Looking at the picture posted above, I’d say that the hidden state at time t of the first hidden layer receives as input the hidden state at time (t-1) of the same layer. Similarly, the hidden state at time t of the second layer receives as input the hiddent state at time (t-1) of the second layer.
Yet, in the nn.LSTM doc (https://pytorch.org/docs/stable/nn.html#torch.nn.LSTM) there is:
“h(t−1) is the hidden state of the previous layer at time t-1”
Considering that the gates receive h(t-1) as input, does this mean that the l-th layer should look at the (l-1)-th layer? Or am I reading it wrong?

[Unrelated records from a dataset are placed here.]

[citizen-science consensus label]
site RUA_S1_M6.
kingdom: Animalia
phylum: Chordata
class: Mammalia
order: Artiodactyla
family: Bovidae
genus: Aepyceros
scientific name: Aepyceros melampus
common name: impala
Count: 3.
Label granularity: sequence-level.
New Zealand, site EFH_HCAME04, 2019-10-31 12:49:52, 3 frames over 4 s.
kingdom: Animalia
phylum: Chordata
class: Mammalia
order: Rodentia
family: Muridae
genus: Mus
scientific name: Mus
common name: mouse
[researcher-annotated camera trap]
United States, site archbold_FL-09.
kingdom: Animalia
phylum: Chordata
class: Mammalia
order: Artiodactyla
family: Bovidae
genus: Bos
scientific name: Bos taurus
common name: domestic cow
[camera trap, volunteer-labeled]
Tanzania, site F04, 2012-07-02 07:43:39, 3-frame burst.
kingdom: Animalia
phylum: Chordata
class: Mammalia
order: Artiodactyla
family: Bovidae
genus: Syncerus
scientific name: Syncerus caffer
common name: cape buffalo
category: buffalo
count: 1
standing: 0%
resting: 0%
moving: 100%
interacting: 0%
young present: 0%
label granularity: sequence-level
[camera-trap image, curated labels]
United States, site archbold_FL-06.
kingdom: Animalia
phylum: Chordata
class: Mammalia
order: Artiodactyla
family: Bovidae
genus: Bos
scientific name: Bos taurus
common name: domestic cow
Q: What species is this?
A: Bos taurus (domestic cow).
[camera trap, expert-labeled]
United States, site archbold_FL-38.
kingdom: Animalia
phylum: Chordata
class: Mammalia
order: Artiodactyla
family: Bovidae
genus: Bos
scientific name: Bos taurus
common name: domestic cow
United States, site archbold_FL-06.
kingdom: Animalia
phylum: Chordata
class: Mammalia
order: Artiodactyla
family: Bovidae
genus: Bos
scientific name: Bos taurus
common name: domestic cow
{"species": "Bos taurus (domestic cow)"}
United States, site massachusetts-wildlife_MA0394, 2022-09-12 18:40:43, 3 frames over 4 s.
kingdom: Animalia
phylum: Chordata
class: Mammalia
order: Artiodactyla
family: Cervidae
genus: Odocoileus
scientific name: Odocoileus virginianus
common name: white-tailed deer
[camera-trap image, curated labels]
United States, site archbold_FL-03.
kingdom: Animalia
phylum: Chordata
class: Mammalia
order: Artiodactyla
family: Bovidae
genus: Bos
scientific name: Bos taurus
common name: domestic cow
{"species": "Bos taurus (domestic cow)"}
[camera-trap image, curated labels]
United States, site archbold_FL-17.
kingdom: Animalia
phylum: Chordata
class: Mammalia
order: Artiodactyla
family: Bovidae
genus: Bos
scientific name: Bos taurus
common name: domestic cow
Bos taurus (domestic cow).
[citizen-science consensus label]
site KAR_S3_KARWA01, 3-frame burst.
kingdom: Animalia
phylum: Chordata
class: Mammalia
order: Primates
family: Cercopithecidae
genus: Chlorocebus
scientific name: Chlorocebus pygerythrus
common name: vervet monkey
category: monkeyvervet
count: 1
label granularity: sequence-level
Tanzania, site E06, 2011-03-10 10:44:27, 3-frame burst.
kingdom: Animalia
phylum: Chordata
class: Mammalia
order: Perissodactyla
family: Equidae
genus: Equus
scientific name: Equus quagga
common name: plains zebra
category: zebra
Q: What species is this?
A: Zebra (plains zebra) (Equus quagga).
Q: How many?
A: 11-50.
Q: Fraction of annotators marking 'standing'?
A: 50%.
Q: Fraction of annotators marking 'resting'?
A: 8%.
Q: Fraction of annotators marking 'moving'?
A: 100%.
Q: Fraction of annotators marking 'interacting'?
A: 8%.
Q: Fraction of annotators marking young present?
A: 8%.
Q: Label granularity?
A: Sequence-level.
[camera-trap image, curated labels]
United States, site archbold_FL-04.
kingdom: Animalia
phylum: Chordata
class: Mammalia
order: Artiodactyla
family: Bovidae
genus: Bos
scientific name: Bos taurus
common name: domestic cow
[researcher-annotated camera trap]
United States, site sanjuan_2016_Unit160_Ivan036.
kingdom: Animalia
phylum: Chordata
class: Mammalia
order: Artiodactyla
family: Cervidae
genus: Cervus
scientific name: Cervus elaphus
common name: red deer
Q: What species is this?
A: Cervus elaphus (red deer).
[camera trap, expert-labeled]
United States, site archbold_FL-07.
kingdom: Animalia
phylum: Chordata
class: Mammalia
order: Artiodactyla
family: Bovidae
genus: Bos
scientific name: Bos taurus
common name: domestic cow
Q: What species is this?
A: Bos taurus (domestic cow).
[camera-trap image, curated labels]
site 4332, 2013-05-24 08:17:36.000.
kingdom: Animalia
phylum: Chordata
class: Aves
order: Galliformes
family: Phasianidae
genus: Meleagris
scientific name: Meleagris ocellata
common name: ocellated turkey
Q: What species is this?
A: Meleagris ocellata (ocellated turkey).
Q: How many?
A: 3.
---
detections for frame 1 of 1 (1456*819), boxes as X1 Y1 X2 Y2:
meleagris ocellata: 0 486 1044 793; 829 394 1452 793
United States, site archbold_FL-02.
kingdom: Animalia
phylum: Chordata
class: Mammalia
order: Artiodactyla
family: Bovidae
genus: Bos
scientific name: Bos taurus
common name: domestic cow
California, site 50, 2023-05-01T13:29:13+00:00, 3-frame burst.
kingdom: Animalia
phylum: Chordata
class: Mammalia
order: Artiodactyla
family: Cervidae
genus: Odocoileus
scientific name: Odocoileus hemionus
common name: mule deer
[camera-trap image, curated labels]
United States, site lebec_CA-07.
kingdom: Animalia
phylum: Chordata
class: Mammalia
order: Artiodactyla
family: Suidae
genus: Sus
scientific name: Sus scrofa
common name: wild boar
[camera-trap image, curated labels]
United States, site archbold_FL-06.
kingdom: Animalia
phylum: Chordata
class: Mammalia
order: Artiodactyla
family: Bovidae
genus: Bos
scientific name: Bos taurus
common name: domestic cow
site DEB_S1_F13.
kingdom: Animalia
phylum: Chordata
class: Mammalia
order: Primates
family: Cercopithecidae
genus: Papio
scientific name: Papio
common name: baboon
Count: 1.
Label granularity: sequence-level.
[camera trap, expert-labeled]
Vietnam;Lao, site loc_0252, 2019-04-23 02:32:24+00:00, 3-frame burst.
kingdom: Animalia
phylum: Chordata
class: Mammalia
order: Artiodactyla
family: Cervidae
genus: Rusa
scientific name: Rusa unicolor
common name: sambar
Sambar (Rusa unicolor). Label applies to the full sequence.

That’s a bug in the documentation, your interpretation of the picture is right.
The t-dimension stays in the same layer. The connection between the layers is that the output of the l-1st layer is the input of the lth layer, possibly multiplied by drop, i.e. h^(l-1)(t) delta^(l-1)(t) = i^(l)(t).

Best regards


Hi @FAlex,

thanks for pointing out the potential for improvement in the documentation!
I’ve put this into a PR on github, so hopefully PyTorch 1.0 ships with clearer documentation.

Best regards



That’s awesome, thanks!

If num_layers==3, will the output characters on the top be the same?